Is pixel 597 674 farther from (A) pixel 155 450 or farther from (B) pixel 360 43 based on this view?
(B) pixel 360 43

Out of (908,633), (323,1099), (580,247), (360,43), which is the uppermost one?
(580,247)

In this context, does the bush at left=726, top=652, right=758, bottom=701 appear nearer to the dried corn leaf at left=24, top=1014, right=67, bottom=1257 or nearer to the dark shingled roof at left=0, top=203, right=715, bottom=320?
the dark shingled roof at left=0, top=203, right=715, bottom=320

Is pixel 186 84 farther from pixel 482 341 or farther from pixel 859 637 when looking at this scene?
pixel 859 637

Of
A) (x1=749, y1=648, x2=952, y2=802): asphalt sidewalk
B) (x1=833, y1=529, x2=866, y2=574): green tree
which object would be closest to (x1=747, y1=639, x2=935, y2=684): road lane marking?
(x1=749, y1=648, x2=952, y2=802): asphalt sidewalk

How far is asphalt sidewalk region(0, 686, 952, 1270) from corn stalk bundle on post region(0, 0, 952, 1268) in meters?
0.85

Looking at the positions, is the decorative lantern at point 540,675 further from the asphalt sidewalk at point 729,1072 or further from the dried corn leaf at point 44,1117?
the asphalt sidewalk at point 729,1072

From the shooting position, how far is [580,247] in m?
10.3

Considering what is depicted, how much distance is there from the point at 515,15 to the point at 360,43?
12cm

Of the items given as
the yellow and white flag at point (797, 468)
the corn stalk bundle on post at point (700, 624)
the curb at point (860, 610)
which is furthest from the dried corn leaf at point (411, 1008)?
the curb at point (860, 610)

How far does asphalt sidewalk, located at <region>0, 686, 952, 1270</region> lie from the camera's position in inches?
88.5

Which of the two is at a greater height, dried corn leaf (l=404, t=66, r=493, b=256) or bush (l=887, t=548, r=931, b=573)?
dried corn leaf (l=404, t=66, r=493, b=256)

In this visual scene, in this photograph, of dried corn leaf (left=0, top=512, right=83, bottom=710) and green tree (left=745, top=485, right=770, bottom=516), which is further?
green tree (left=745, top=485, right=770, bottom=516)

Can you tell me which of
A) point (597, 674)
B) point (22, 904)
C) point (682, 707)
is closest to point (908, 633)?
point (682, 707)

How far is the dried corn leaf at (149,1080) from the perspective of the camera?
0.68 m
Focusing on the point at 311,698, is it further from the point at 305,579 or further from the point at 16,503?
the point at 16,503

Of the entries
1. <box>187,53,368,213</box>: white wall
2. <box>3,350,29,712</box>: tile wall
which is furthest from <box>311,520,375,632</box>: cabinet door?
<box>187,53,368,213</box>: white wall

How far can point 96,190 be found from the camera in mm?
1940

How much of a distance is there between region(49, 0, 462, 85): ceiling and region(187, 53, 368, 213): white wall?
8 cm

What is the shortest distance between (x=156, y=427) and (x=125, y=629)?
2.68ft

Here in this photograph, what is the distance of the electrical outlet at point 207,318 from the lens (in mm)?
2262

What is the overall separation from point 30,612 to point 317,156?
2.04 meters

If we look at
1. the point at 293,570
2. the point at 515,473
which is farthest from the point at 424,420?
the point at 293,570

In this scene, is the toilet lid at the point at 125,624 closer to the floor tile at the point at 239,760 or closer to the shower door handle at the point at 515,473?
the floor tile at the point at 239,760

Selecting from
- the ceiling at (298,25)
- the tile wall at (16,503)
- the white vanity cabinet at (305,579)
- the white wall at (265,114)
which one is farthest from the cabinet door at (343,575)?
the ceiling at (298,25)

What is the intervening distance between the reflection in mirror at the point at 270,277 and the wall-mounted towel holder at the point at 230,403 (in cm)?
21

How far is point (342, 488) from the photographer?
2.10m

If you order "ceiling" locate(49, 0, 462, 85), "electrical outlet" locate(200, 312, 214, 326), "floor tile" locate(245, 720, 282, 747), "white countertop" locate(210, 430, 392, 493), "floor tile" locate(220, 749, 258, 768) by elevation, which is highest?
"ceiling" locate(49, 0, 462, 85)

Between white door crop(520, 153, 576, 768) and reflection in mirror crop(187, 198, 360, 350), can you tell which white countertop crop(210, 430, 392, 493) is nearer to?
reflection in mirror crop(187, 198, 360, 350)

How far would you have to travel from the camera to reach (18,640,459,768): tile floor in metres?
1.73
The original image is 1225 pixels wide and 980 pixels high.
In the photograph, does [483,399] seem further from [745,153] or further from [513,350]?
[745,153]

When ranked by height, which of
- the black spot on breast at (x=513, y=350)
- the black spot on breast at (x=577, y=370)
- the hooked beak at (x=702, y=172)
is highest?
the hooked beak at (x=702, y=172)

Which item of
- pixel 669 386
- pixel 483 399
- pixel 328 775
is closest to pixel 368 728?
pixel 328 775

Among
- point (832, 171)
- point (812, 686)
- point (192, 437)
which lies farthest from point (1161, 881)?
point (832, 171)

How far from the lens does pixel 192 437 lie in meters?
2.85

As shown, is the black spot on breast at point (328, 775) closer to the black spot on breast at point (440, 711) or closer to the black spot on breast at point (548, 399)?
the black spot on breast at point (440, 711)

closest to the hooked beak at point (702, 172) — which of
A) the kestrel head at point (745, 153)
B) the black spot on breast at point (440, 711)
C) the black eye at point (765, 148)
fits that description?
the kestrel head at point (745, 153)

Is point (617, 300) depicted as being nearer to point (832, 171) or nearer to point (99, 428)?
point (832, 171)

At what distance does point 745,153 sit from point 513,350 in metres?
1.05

## Task to carry out
Copy every item above word for word, keeping each line as it stands.

## Task output
Is pixel 597 674 farther from (A) pixel 155 450 or farther from (B) pixel 360 43 based on this view?
(B) pixel 360 43

Out of (908,633), (323,1099), (580,247), (360,43), which is the uppermost one?
(580,247)

In this context, does the bush at left=726, top=652, right=758, bottom=701 appear nearer to the dried corn leaf at left=24, top=1014, right=67, bottom=1257 or nearer to the dark shingled roof at left=0, top=203, right=715, bottom=320?
the dark shingled roof at left=0, top=203, right=715, bottom=320

Is pixel 186 84 farther from pixel 482 341 or farther from pixel 859 637 when looking at this scene?
pixel 859 637

Of
A) (x1=749, y1=648, x2=952, y2=802): asphalt sidewalk
B) (x1=833, y1=529, x2=866, y2=574): green tree
which object would be closest to (x1=747, y1=639, x2=935, y2=684): road lane marking?
(x1=749, y1=648, x2=952, y2=802): asphalt sidewalk

How far is asphalt sidewalk region(0, 686, 952, 1270) from corn stalk bundle on post region(0, 0, 952, 1268) in meters?
0.85

Looking at the positions, is the decorative lantern at point 540,675 further from the asphalt sidewalk at point 729,1072 or further from the dried corn leaf at point 44,1117?
the asphalt sidewalk at point 729,1072

From the shooting position, how far is [580,247] in m?
10.3

Considering what is depicted, how much distance is there from the point at 515,15 to the point at 360,43?
12cm

Of the items given as
the yellow and white flag at point (797, 468)
the corn stalk bundle on post at point (700, 624)
the curb at point (860, 610)
which is furthest from the dried corn leaf at point (411, 1008)?
the curb at point (860, 610)

How far does asphalt sidewalk, located at <region>0, 686, 952, 1270</region> lie from the camera's position in inches?
88.5

Which of the two is at a greater height, dried corn leaf (l=404, t=66, r=493, b=256) or bush (l=887, t=548, r=931, b=573)?
dried corn leaf (l=404, t=66, r=493, b=256)

In this visual scene, in this photograph, of dried corn leaf (left=0, top=512, right=83, bottom=710) and green tree (left=745, top=485, right=770, bottom=516), which is further?
green tree (left=745, top=485, right=770, bottom=516)

Can you tell me which of
A) point (597, 674)
B) point (22, 904)
C) point (682, 707)
is closest to point (908, 633)?
point (682, 707)

How far is the dried corn leaf at (149,1080) from the perspective of the camera?
0.68 m
Focusing on the point at 311,698, is it further from the point at 305,579 or further from the point at 16,503?
the point at 16,503

Of the entries
1. <box>187,53,368,213</box>: white wall
2. <box>3,350,29,712</box>: tile wall
which is furthest from <box>311,520,375,632</box>: cabinet door?
<box>187,53,368,213</box>: white wall

How far can point 96,190 be found from the camera in mm?
1940

How much of a distance is there between region(49, 0, 462, 85): ceiling and region(187, 53, 368, 213): white wall?
8 cm

What is the shortest distance between (x=156, y=427) and (x=125, y=629)?
2.68ft

Here in this photograph, what is the distance of the electrical outlet at point 207,318 from the lens (in mm)?
2262

What is the overall separation from point 30,612 to point 317,156?
2.04 meters

If we look at
1. the point at 293,570
2. the point at 515,473
which is farthest from the point at 424,420?
the point at 293,570

In this scene, is the toilet lid at the point at 125,624 closer to the floor tile at the point at 239,760 or closer to the shower door handle at the point at 515,473?
the floor tile at the point at 239,760

Selecting from
- the ceiling at (298,25)
- the tile wall at (16,503)
- the white vanity cabinet at (305,579)
- the white wall at (265,114)
which one is farthest from the cabinet door at (343,575)?
the ceiling at (298,25)

What is the intervening distance between the reflection in mirror at the point at 270,277 and the wall-mounted towel holder at the point at 230,403 (in cm)?
21

How far is point (342, 488) from the photographer?
2.10m

If you order "ceiling" locate(49, 0, 462, 85), "electrical outlet" locate(200, 312, 214, 326), "floor tile" locate(245, 720, 282, 747), "white countertop" locate(210, 430, 392, 493), "floor tile" locate(220, 749, 258, 768) by elevation, which is highest?
"ceiling" locate(49, 0, 462, 85)

Between white door crop(520, 153, 576, 768) and reflection in mirror crop(187, 198, 360, 350), can you tell which white countertop crop(210, 430, 392, 493) is nearer to?
reflection in mirror crop(187, 198, 360, 350)

How far would you have to travel from the camera to reach (18,640,459,768): tile floor in metres?
1.73
The original image is 1225 pixels wide and 980 pixels high.
In the photograph, does [483,399] seem further from [745,153] or further from [513,350]?
[745,153]

When ranked by height, which of
- the black spot on breast at (x=513, y=350)
- the black spot on breast at (x=577, y=370)
- the hooked beak at (x=702, y=172)
is highest?
the hooked beak at (x=702, y=172)

Which item of
- pixel 669 386
- pixel 483 399
- pixel 328 775
is closest to pixel 368 728?
pixel 328 775

Among
- point (832, 171)
- point (812, 686)
- point (192, 437)
which lies farthest from point (1161, 881)?
point (832, 171)

How far from the lens does pixel 192 437 lie in meters?
2.85

As shown, is the black spot on breast at point (328, 775) closer to the black spot on breast at point (440, 711) or closer to the black spot on breast at point (548, 399)?
the black spot on breast at point (440, 711)

closest to the hooked beak at point (702, 172) — which of
A) the kestrel head at point (745, 153)
B) the black spot on breast at point (440, 711)
C) the black eye at point (765, 148)
fits that description?
the kestrel head at point (745, 153)

Is point (617, 300) depicted as being nearer to point (832, 171) or nearer to point (99, 428)?
point (832, 171)

At what distance does point 745,153 sit from point 513,350 in metres?
1.05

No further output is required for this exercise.